What Is Guardianship?
Guardianship is a legal process that may remove considerable rights from an individual. It should only be considered as a last resort and when there are no least restrictive forms of intervention, such as a Power of Attorney or a decision maker designated under an Advance Directive.
Guardianship is the most restrictive form of intervention and should be sought only in cases where an individual has limited decision making capacity and needs support to make decisions on their behalf.
Types of Guardianship
Mental Health Treatment Guardian means a form of guardianship tailored to grant the guardian authority to make substituted decisions regarding mental health treatment (including psychotropic medications) for individuals determined by the court to lack the capacity to provide informed consent, for a specified period of time not to exceed one year.
Temporary Guardian means that a petition for guardianship has been filed alleging that immediate and irreparable harm will result to the alleged incapacitated person. The temporary guardianship shall last not more than sixty days.

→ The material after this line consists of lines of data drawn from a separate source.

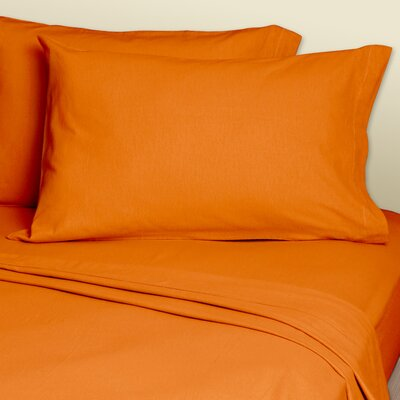 4 Piece 200 Thread Count Sheets Set Color: Orange, Size: Super Single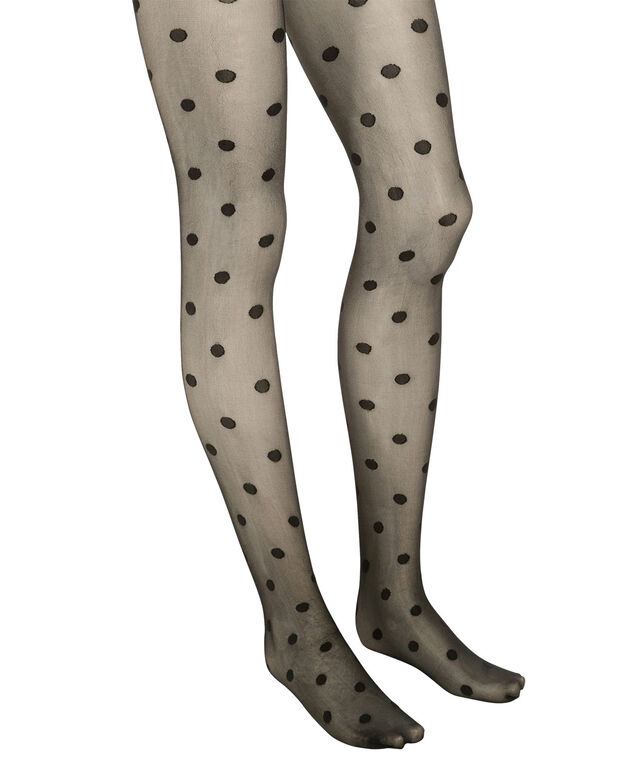 Polka Dot Tights, Black, hi-res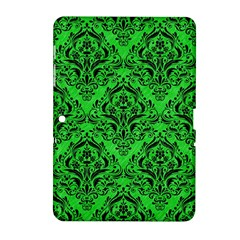 Damask1 Black Marble & Green Colored Pencil (r) Samsung Galaxy Tab 2 (10 1 ) P5100 Hardshell Case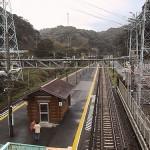 跨線橋から見た鵜原駅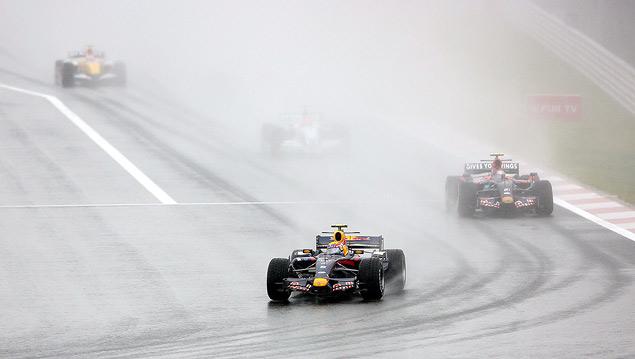 Себастьян Феттель отобрал у Михаэля Шумахера рекорды Формулы-1. Фото 4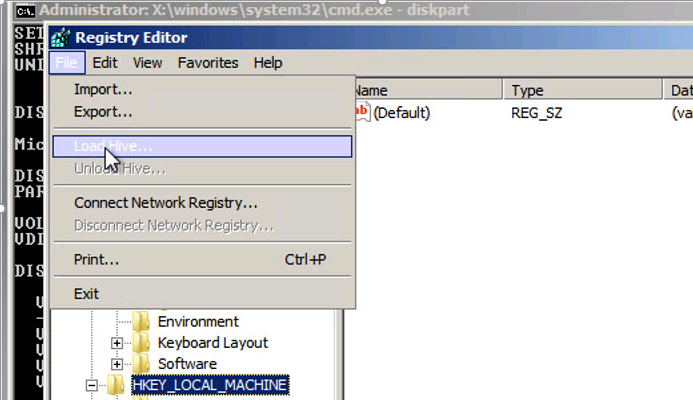 regedit load local hive \Windows\System32\config\SYSTEM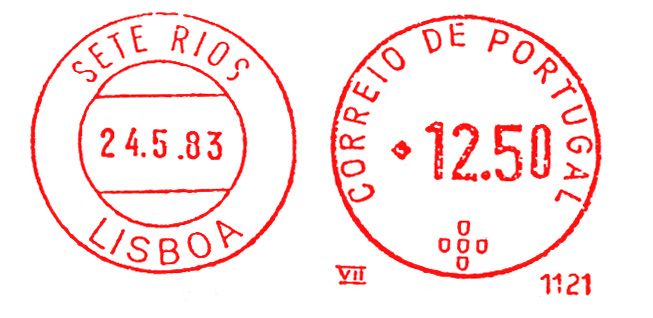 File:Portugal stamp type A7B.jpg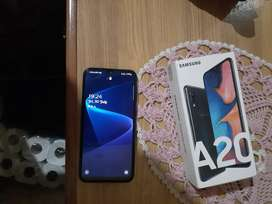 Samsung A20 immaculate condition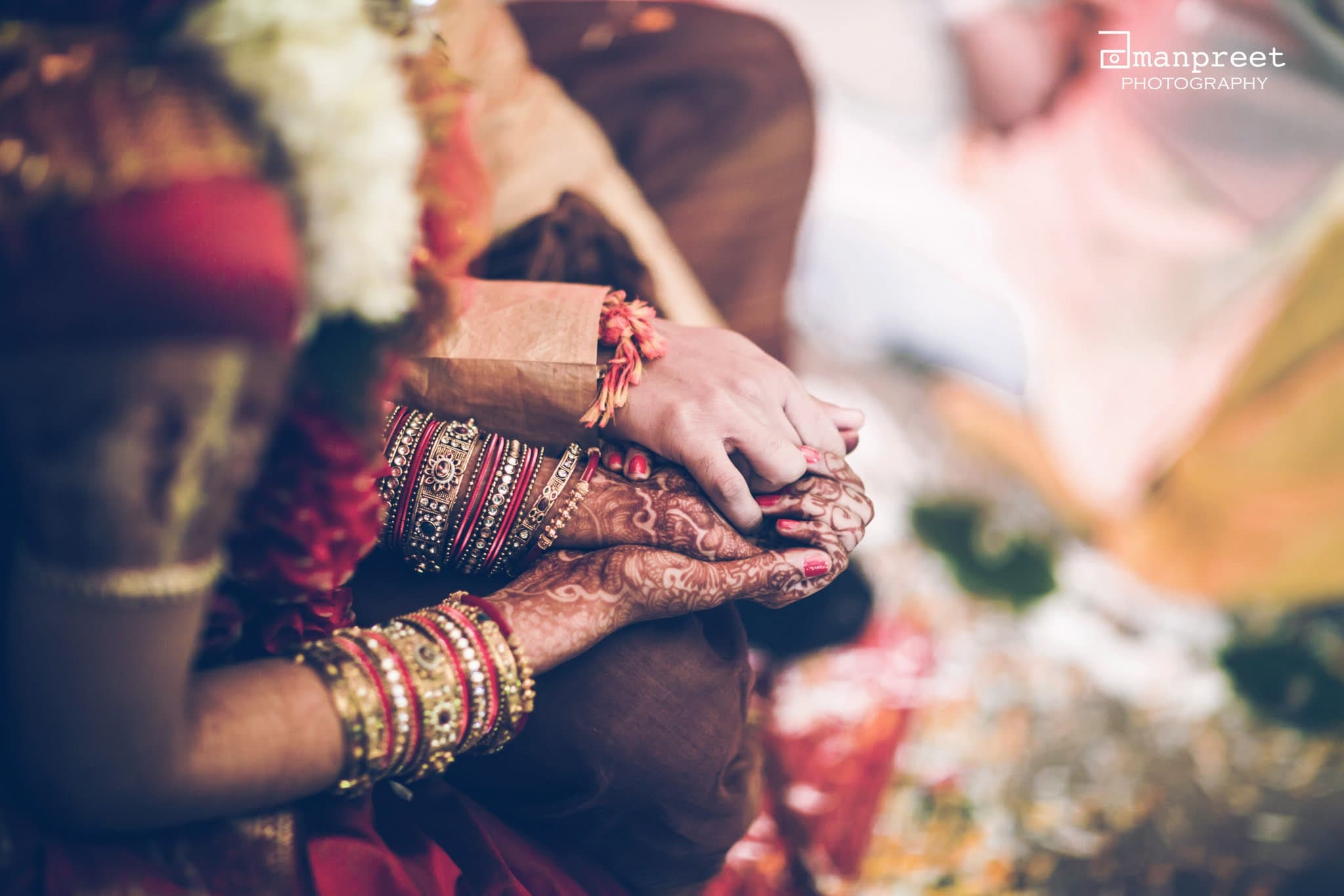 the wedding rituals!:the umrao, mandira wirk, amanpreet photography, zorba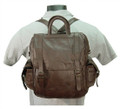 Amerileather 3 Way Convertible Backpack & Shoulder Bag - Chestnut Brown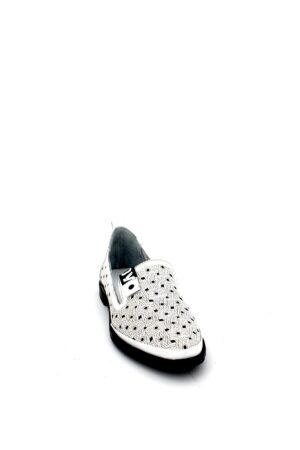 Туфли женские Ascalini R9304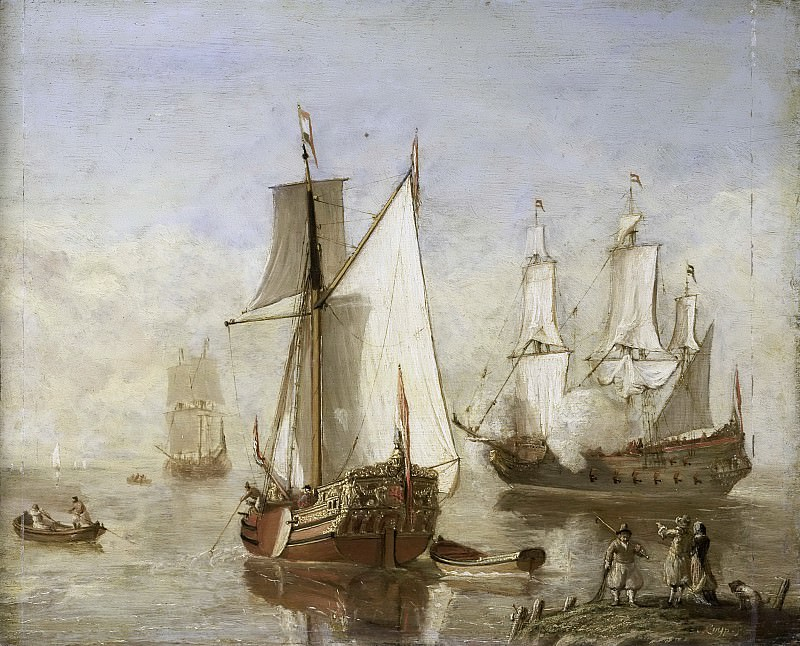 Unknown artist -- Speeljacht en oorlogsschip, 1675-1699. Rijksmuseum: part 4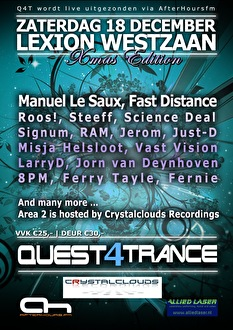 afbeelding Quest4Trance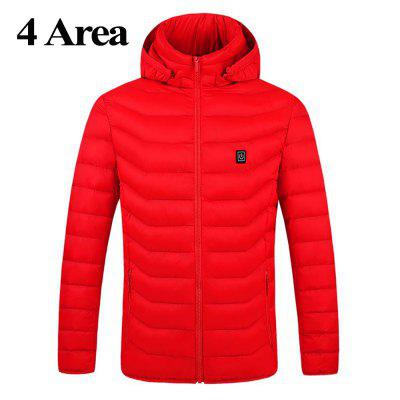 Electric Heated Jackets Outdoor Vest Coat USB Long Sleeves Electric Heating Hooded Jackets Warm Winter Thermal Clothing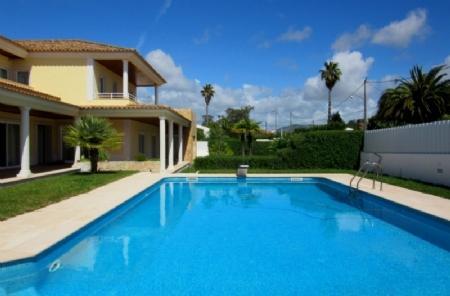 Image 7, 5 Bedroomed Villa : AV1347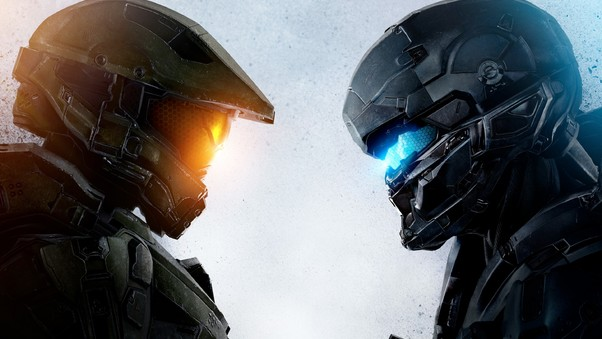 halo-5-guardians-game.jpg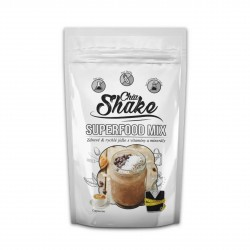 Superfood mix cappuccino 450 g Chia Shake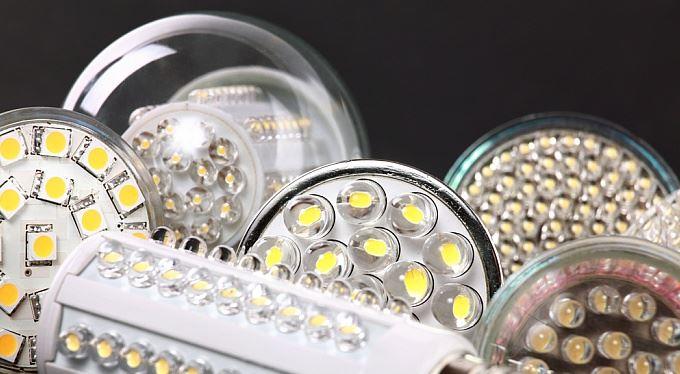 LED žárovka ušetří jen někde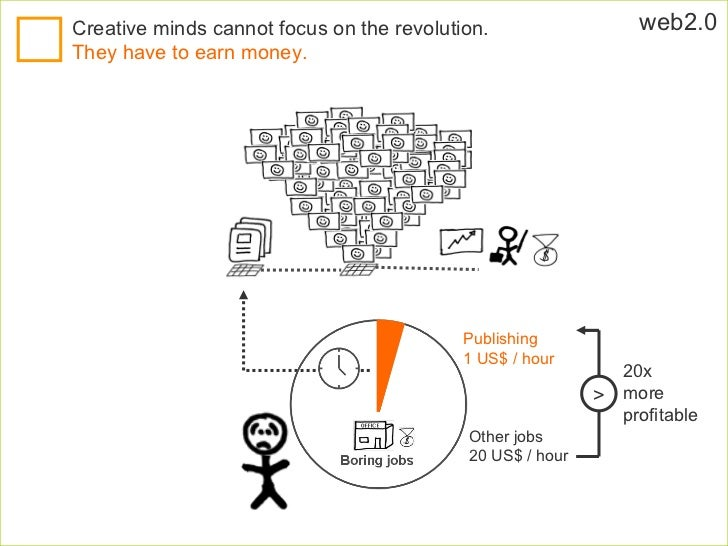 web2.0 Creative minds cannot focus on the revolution.   They have to earn money.  Publishing 1 US$ / hour Other jobs 20 US...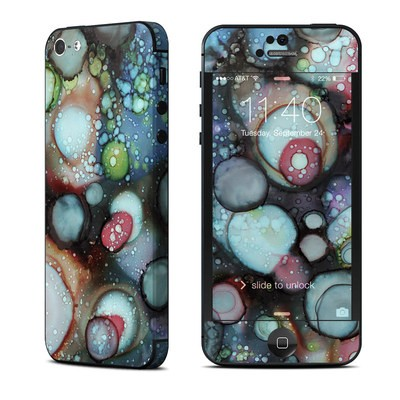 Apple iPhone 5 Skin - Galaxy A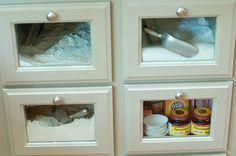 I want these drawers in my kitchen !!  No more bags of flour or sugar, just dump it in a drawer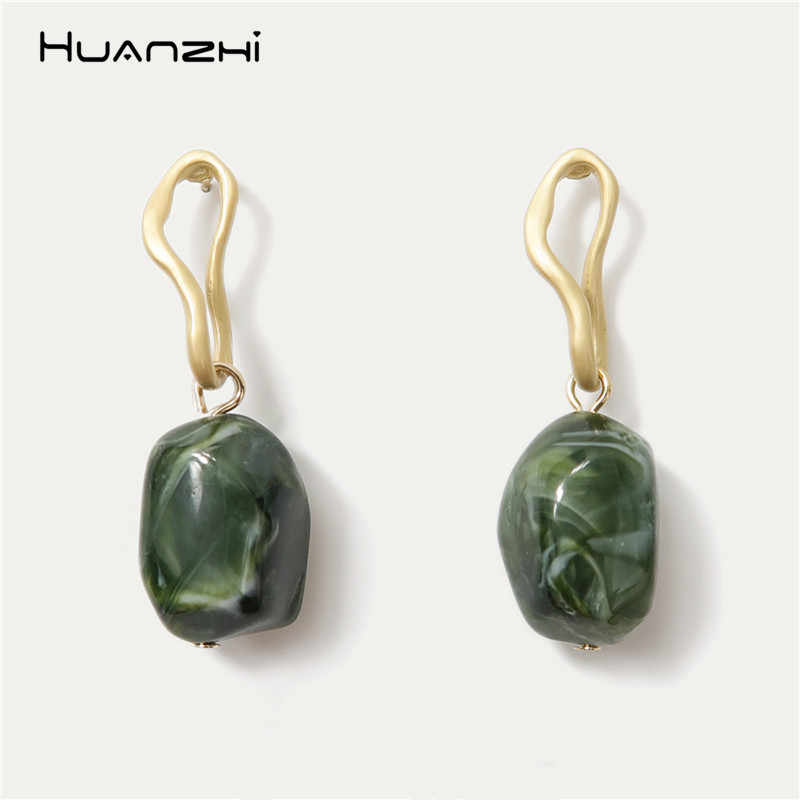 HUANZHI 2019 Chic 925 Retro Personality Irregular Acrylic Long Drop Earrings for Women Girls Wedding Party Travel Gifts Jewelry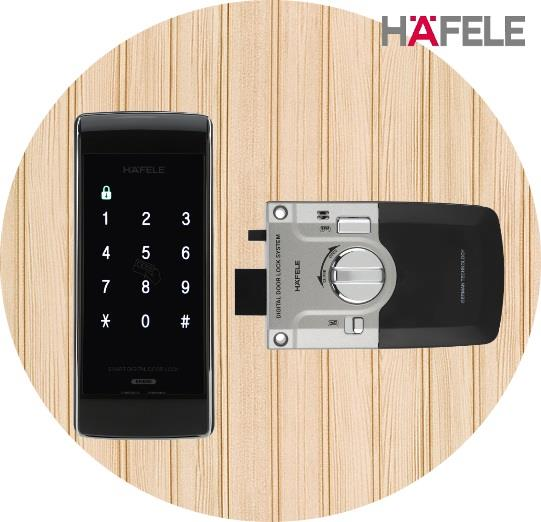 Hafele ER4800 Card Access Pin Code Digital Door Lock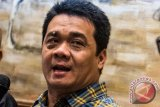 Ahmad Riza, Sang DKI2 politisi tanpa ambisi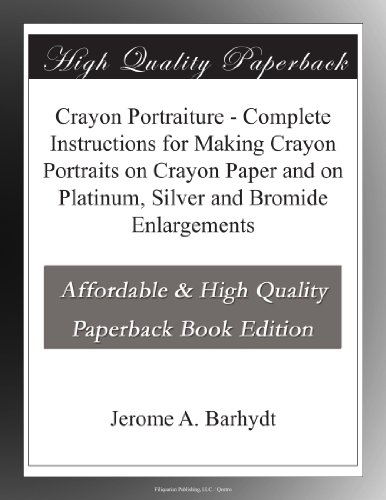 Crayon Portraiture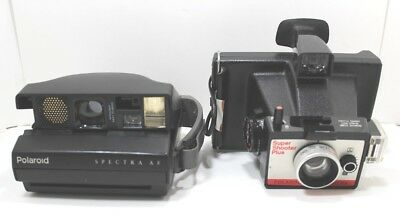 Polaroid Cameras Lot Of 2 For Parts or Repair Untested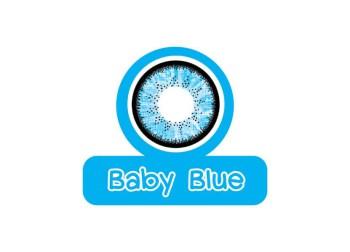 Áp tròng màu Maxim 3 tháng Baby Blue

Limited Guardian means a guardian who is appointed by the court to exercise limited authority and decision-making for the protected person if it is determined that the person is able to manage some but not all aspects of their personal care. A person for whom a limited guardian has been appointed retains all legal rights except those that have been specifically granted to the limited guardian by the court.
Full or Plenary Guardian means a guardian appointed by the court to exercise all legal rights and powers of the protected person after the court has found that the person lacks the capacity to carry out all the tasks necessary to care for their self or property.
Successor Guardian means a guardian who is appointed to act upon the death or resignation of a previous guardian.